It would seem that we are alone in the wilderness of a mess that the construction sector and entire Cyprus real estate market finds itself in.
I have been writing for the last 40 years, about what is sometimes wrong in the building industry with the hope that some people (especially politicians) listen. Although I do not necessarily claim the infallibility of the Pope but express my views in the hope of creating some sort of discussion to improve things.
What is most annoying, is that the various associations of professionals, such as the architects, are not bothered, neither the association of developers nor even the so-called advisor to the state on technical matters (the technical chamber ETEK) who all keep silent and surface only if their members’ interests are affected.
I have put forward ideas on “corrective” measures to help the situation, commenting on just about everybody who does not care, including the political parties (the worst) and sent letters directly to the various Ministers in charge.

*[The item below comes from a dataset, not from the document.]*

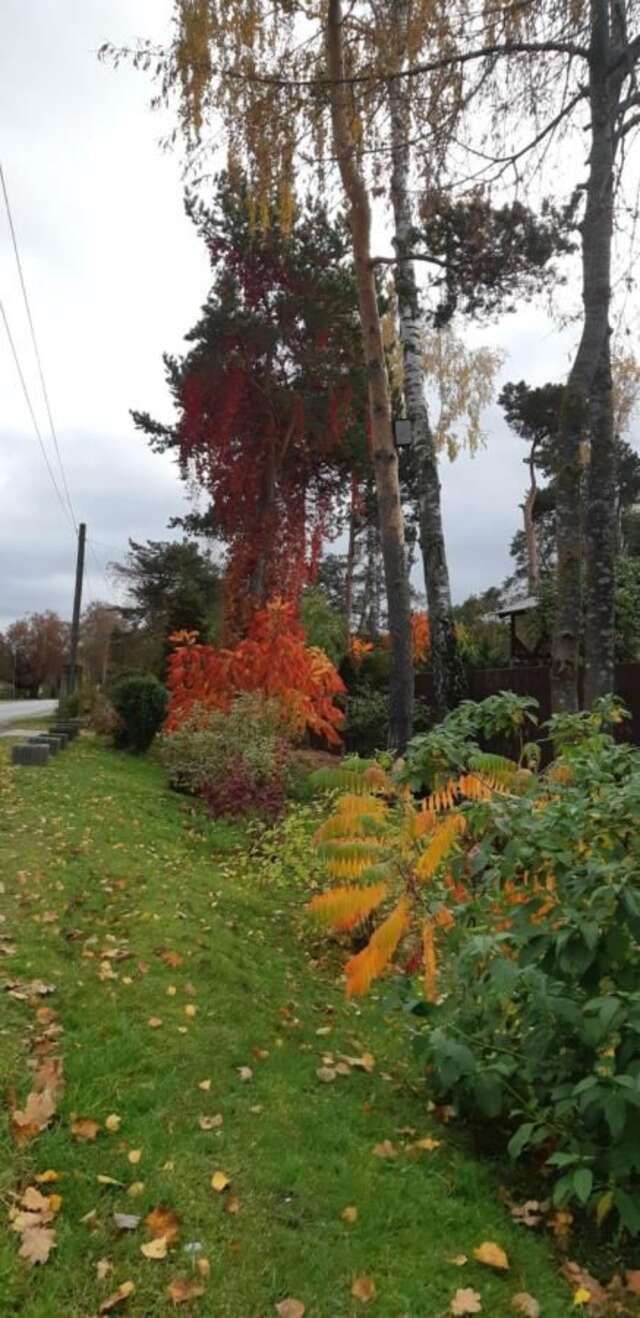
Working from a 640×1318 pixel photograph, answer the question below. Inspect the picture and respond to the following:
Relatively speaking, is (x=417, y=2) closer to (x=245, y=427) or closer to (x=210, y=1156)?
(x=210, y=1156)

I give credit to government action and mainly to the two Deputy Ministers, as well as the Minister of Public Works and the Minister of Health, but I criticise all the others, to the extent that some Ministers should be sacked for not being up to the job.
Having in mind only the well-being of the building industry and real estate, I dare to express personal views based on practical knowledge on the subject with 40 years of front line experience on the matter.
I believe that we can offer our experience to the market, but it seems that petty politics and personal interests do not help, which is not always an attraction to those seeking votes.
So, allow me to remind you of the following matters that I have raised recently:
- The “scam” of working from home (and not in practice) and getting paid by the government much to the loss of business and our economy.
- The government decision to guarantee hoteliers for the reservation fees paid (which are in fact loans) is a most dangerous situation open for exploitation.
- The actions of municipalities being involved in all sorts of illegal practices, but yet the government has no “authority” to deal with them (such as the Paralimni Mafia regarding the very recent case of a kiosk which was turned into a grill bar, nobody did nothing about it).
- The reduction of rents which benefits just about everybody, even those who did not suffer a cent from the crisis (such as civil servants, bank employees, etc. and other businesses that are closed in any case during this period).
- The Natura classification which cost nothing to those suggesting it but has inflicted a disaster on property owners affected by the classification. Save some exceptions, this has now become a national sport covering 29% of the land area of free Cyprus.
- The lack of housing for rent and especially to students. My ideas on corrective measures were ignored, including the University of Cyprus that seems to live in its “own world” for their lack of student accommodation.
- The wrong proposal for affordable housing which I referred to a year ago and it failed.
- Various business scams ranging from the sale of bottled water and others, but the one which shocked us most, was the replacement of an electric key with the dealer asking for € 1,000 and we replaced it with €36 from a kiosk!
- The illogical suggestions to the Employers Federation on various matters.
- The help to mountain resorts which is nowhere to be found despite the declarations and the replacement of a local businessman as rural Commissioner with a teacher.
- The inexcusable delays by the Planning Authority which has disappointed foreign investors especially those interested in the mountain resorts.
- The passports issue for which I have suggested penalties of €500,000 per case to crooks (with a furious reaction from some developers, as well as negative comments from some legal firms).
Since our government in recent years has not had the majority in parliament, any Bill that is proposed becomes a compromise with each political party bidding who will be most liked by the voters (forgetting the interests of our country).
For those of us at a “mature” age, you may remember the TV series of Kojak (with Greek actor Telly Savalas), who used the phrase “who loves you baby?”
I would like to borrow his phrase and ask, “who loves Cyprus?”
Surely not the politicians and the numerous commissioners with all their hefty salaries and perks, preferring gifts, and watches from Arab countries.
My favourite slogan is from Winston Churchill who said that “Democracy is not the best system, but it is the best until we find something better”. Presumably, Mr Churchill did not have the Cyprus Republic in mind!